(ARTICLE)
========================================
Pris individuellement, ce sont de merveilleux compagnons. En général ils se révèlent intelligents, réfléchis et travailleurs, disposés à consacrer de longues heures d’attention aux problèmes de leurs États. Certes, il y a ceux qui correspondent aux clichés, qui parlent interminablement ou persécutent leurs collaborateurs, et plus je passe au Sénat, plus je peux discerner dans chaque sénateur les défauts dont nous souffrons tous à des degrés divers : ici un mauvais caractère, là un entêtement profond ou une vanité insatiable. La plupart de temps, toutefois, la fréquence de ces traits de caractère n’est pas plus élevée au Sénat que dans n’importe quelle autre tranche de la population prise au hasard. Même lorsque je discute avec ceux de mes collègues avec qui je suis en total désaccord, je suis  généralement frappé par leur sincérité foncière, leur désir d’améliorer les choses, de rendre le pays plus sain et plus fort, par leur désir de représenter leurs électeurs et leurs valeurs aussi loyalement que les circonstances le permettent.

Qu’est-il donc arrivé pour que ces hommes et ces femmes se transforment en ces personnages lugubres, obstinés, hypocrites et parfois cruels qui peuplent chaque soir nos journaux télévisés ? Qu’est-ce qui a empêché des hommes raisonnables et consciencieux de gérer convenablement les affaires du pays ? Au bout d’un certain temps passé à Washington, j’ai vu certains de mes amis chercher sur mon visage des signes de changement, des manières pompeuses dans mon comportement, des traces de mesquinerie ou de dissimulation . Je me suis examiné de plus près, j’ai discerné en moi certains traits que je partageais avec mes nombreux collègues et je me suis demandé ce qui pourrait m’empêcher de me transformer moi-même en politicien typique de mauvais feuilleton télévisé.

Un des points de départ possibles de mon enquête fut d’essayer de comprendre la nature de l’ambition car, à cet égard au moins, les sénateurs sont différents du commun des mortels. On devient rarement sénateur des États-Unis par hasard. Cela requiert au minimum une certaine mégalomanie, la conviction que, de tous les gens talentueux de votre État, vous êtes, pour une raison ou pour une autre, le plus qualifié pour parler en son nom, une conviction suffisamment forte pour être prêt à subir l’épreuve parfois exaltante, parfois accablante, mais toujours légèrement ridicule, que nous appelons campagne électorale.
========================================
(DONNÉES FOURNIES)
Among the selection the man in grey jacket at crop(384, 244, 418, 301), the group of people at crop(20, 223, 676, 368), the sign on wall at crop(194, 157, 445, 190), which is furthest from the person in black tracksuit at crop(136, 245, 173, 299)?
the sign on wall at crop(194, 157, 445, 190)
========================================
(À FAIRE)
(a) Répondez brièvement à ces questions sur l'article.
(i) Quelles qualités les sénateurs pris individuellement montrent-ils en général ?
(ii) Que cherchaient certains amis sur le visage de la personne qui s'exprime, après un certain temps passé à Washington ?
(iii) Que faut-il au minimum pour devenir sénateur des États-Unis ?
(b) Citez sans aucune modification le passage de l'article qui va de « Qu’est-il donc arrivé » jusqu'à « mauvais feuilleton télévisé. ».

(RÉPONSES ATTENDUES)
(a)
(i) Ils se révèlent intelligents, réfléchis et travailleurs.
(ii) Des signes de changement, des manières pompeuses dans son comportement, des traces de mesquinerie ou de dissimulation.
(iii) Une certaine mégalomanie.

(b)
Qu’est-il donc arrivé pour que ces hommes et ces femmes se transforment en ces personnages lugubres, obstinés, hypocrites et parfois cruels qui peuplent chaque soir nos journaux télévisés ? Qu’est-ce qui a empêché des hommes raisonnables et consciencieux de gérer convenablement les affaires du pays ? Au bout d’un certain temps passé à Washington, j’ai vu certains de mes amis chercher sur mon visage des signes de changement, des manières pompeuses dans mon comportement, des traces de mesquinerie ou de dissimulation . Je me suis examiné de plus près, j’ai discerné en moi certains traits que je partageais avec mes nombreux collègues et je me suis demandé ce qui pourrait m’empêcher de me transformer moi-même en politicien typique de mauvais feuilleton télévisé.